SOURCE TEXT:
"""
Abortion pills 22x more dangerous than previously supposed, US study finds

An unprecedented study in the United States has found that abortion pills are 22x more dangerous than previously supposed or admitted to.

The groundbreaking study by the Ethics and Public Policy Center analysed data from insurance claims relating to 865,000 chemical abortions between 2017 and 2023, making it the largest study of complications reported by women post-abortion.

The study found that 10.93 per cent of these women experienced sepsis, infection, haemorrhaging, or another serious adverse event within 45 days following a mifepristone abortion.

The US label on abortion pills applied by the Food and Drug Administration (FDA) states that the adverse effect rate is “less than 0.5 percent”. This FDA claim was based on ten clinical trials with a much smaller sample size of just under 31,000 participants.

The new study found that the true rate could be as much as 22x more than claimed by the FDA.

The Ethics and Public Policy Center concluded that its “research shows unequivocally that mifepristone abortion, as currently practiced in the US is considerably more dangerous to women than is represented on the FDA-approved drug label…

“The FDA should further investigate the harm this drug causes to women and, based on objective safety criteria, reconsider its approval altogether. Women deserve better than the abortion pill.”

In 2022, an American woman named Amber Thurman died after she developed acute severe sepsis brought on by taking the abortion pills mifepristone and misoprostol.

Abortion complications remain underreported in the UK, though Lord Moylan’s Complications from Abortions (Annual Report) Bill proposes to establish an annual report that would provide more comprehensive abortion risk data.

A one-off 2023 study found that post-abortion medical complications were much higher than official statistics had shown. By combining independent providers’ data with NHS follow-up data, the number of abortion complications – such as cervical tears and sepsis – trebled.
"""
Saved entries
"""
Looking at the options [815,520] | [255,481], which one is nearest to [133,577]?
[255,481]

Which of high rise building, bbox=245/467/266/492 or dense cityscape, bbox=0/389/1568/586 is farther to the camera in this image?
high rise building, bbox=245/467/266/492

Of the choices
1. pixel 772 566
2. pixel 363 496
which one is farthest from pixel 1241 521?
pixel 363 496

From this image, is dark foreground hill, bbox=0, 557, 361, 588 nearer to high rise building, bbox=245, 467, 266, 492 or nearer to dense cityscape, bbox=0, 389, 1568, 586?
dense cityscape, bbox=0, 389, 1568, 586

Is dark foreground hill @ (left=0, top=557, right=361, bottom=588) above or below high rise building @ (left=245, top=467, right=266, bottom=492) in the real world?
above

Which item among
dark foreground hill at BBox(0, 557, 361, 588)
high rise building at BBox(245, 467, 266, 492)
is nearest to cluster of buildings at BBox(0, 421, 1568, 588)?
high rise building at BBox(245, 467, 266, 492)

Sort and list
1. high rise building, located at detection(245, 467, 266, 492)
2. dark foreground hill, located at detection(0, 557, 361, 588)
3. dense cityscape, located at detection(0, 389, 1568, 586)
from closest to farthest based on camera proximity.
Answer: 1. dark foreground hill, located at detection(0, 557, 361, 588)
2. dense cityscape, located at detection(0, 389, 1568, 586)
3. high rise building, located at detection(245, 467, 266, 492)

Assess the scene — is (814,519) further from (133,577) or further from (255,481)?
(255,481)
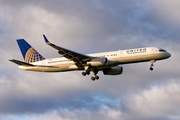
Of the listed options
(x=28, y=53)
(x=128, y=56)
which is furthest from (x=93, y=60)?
(x=28, y=53)

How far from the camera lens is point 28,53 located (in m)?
81.1

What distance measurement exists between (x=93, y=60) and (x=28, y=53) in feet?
50.7

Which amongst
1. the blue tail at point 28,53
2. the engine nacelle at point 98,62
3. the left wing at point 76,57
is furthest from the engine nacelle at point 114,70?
the blue tail at point 28,53

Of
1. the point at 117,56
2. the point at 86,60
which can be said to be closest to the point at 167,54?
the point at 117,56

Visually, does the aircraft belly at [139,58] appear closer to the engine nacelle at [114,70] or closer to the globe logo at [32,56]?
the engine nacelle at [114,70]

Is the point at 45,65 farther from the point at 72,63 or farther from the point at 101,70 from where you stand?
the point at 101,70

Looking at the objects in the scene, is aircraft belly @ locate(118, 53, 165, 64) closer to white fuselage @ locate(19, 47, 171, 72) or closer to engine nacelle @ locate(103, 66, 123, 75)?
white fuselage @ locate(19, 47, 171, 72)

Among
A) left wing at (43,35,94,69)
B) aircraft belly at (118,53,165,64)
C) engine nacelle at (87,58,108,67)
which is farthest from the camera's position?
aircraft belly at (118,53,165,64)

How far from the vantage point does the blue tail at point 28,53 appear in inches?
3132

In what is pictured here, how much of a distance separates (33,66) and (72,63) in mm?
7725

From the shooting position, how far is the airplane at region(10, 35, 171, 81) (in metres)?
71.7

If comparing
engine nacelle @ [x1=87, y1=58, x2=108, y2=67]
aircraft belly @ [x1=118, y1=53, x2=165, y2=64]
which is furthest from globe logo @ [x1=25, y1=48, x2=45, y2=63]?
aircraft belly @ [x1=118, y1=53, x2=165, y2=64]

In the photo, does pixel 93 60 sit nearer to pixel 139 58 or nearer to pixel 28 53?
pixel 139 58

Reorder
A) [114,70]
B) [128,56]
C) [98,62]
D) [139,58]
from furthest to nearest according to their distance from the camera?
A: [114,70] < [139,58] < [128,56] < [98,62]
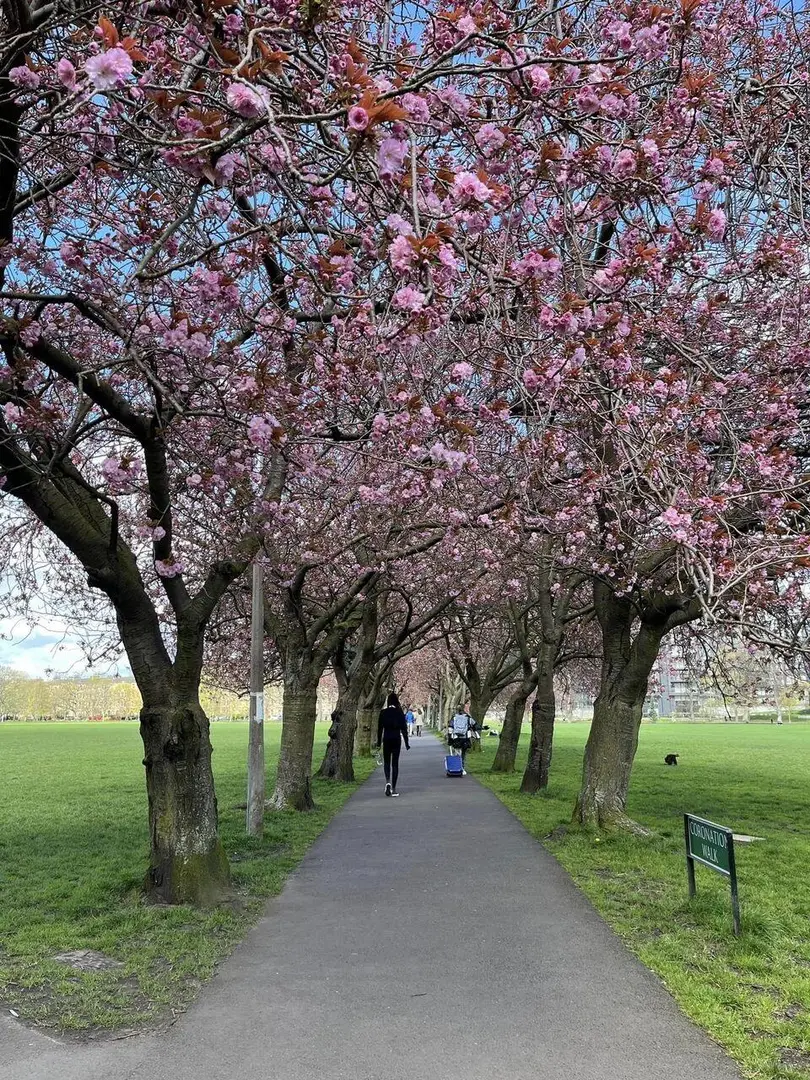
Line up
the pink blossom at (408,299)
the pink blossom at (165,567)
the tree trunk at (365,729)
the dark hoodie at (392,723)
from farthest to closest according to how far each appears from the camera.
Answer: the tree trunk at (365,729), the dark hoodie at (392,723), the pink blossom at (165,567), the pink blossom at (408,299)

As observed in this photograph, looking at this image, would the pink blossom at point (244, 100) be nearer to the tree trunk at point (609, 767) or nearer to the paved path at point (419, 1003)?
the paved path at point (419, 1003)

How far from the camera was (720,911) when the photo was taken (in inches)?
259

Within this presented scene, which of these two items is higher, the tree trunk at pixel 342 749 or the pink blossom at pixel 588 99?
the pink blossom at pixel 588 99

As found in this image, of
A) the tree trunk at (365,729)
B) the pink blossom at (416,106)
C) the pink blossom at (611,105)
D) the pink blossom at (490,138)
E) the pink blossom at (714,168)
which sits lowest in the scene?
the tree trunk at (365,729)

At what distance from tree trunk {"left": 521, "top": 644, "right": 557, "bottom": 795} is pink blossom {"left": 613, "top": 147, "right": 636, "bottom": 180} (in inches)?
467

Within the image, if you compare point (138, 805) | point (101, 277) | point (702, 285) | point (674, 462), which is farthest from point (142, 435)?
point (138, 805)

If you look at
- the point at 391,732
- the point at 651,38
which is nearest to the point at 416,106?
the point at 651,38

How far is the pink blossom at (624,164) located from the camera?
462 centimetres

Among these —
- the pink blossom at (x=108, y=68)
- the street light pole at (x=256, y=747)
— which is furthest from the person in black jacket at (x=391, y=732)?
the pink blossom at (x=108, y=68)

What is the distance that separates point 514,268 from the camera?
4590 millimetres

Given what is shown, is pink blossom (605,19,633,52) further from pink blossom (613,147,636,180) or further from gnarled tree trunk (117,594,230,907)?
gnarled tree trunk (117,594,230,907)

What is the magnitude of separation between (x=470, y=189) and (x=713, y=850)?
5.20 metres

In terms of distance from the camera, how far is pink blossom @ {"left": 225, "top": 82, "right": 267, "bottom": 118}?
3195 mm

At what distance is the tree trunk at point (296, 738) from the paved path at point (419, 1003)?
16.8 feet
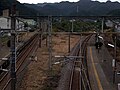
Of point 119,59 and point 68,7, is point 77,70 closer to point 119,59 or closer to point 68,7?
point 119,59

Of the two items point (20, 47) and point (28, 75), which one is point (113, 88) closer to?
point (28, 75)

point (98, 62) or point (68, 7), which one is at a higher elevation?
point (68, 7)

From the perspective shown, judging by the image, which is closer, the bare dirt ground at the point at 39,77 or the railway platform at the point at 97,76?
the bare dirt ground at the point at 39,77

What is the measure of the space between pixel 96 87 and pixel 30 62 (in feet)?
27.5

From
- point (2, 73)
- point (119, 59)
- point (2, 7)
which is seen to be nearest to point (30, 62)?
point (2, 73)

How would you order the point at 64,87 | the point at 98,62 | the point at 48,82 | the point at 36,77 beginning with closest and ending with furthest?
the point at 64,87
the point at 48,82
the point at 36,77
the point at 98,62

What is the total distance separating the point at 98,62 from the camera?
2675 centimetres

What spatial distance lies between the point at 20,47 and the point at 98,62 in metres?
7.23

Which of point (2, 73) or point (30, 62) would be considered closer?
point (2, 73)

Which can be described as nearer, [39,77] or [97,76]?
[39,77]

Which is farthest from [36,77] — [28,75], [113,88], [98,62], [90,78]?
[98,62]

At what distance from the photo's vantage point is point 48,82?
1820 cm

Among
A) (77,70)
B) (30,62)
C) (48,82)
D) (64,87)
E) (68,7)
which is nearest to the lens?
(64,87)

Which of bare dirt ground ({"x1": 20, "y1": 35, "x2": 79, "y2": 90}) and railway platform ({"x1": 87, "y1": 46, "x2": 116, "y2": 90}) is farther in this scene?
railway platform ({"x1": 87, "y1": 46, "x2": 116, "y2": 90})
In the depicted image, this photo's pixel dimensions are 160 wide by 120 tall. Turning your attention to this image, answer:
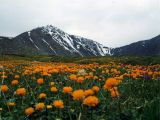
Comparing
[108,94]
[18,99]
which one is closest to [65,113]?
[108,94]

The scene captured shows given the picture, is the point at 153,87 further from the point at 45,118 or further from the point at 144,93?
the point at 45,118

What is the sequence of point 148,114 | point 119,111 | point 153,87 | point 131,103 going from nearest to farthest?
point 148,114 < point 119,111 < point 131,103 < point 153,87

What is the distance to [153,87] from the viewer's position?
27.5 ft

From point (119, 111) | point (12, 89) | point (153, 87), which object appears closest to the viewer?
point (119, 111)

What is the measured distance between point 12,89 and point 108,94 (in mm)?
2724

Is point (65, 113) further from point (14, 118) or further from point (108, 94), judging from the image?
point (108, 94)

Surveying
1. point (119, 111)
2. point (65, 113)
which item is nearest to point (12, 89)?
point (65, 113)

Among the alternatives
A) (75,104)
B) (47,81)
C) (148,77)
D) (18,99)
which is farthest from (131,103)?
(47,81)

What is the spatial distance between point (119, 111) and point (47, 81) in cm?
521

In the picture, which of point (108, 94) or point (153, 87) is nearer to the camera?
point (108, 94)

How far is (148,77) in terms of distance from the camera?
9828 millimetres

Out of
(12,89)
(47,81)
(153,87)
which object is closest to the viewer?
(153,87)

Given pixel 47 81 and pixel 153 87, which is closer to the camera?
pixel 153 87

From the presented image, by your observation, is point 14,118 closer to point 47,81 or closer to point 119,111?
point 119,111
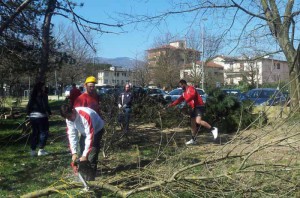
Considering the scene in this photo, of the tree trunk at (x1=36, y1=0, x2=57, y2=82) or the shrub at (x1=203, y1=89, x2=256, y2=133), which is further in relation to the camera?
the shrub at (x1=203, y1=89, x2=256, y2=133)

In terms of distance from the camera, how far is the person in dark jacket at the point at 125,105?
889cm

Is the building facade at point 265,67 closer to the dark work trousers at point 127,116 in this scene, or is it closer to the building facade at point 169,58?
the dark work trousers at point 127,116

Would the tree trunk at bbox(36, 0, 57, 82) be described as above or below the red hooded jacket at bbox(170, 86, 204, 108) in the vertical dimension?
above

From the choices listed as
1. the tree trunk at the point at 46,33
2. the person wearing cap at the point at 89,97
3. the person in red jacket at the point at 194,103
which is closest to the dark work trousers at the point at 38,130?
the person wearing cap at the point at 89,97

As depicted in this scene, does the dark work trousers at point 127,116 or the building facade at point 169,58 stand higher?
the building facade at point 169,58

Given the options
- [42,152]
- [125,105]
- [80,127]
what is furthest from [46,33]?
[80,127]

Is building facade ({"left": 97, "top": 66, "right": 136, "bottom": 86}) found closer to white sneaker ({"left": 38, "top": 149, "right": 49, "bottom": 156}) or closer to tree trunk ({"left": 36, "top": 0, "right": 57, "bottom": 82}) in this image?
tree trunk ({"left": 36, "top": 0, "right": 57, "bottom": 82})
"""
According to the article on abortion pill safety, how many chemical abortions did the Ethics and Public Policy Center study analyze? These items have no role in this work.

It analyzed insurance claims data relating to 865,000 chemical abortions between 2017 and 2023.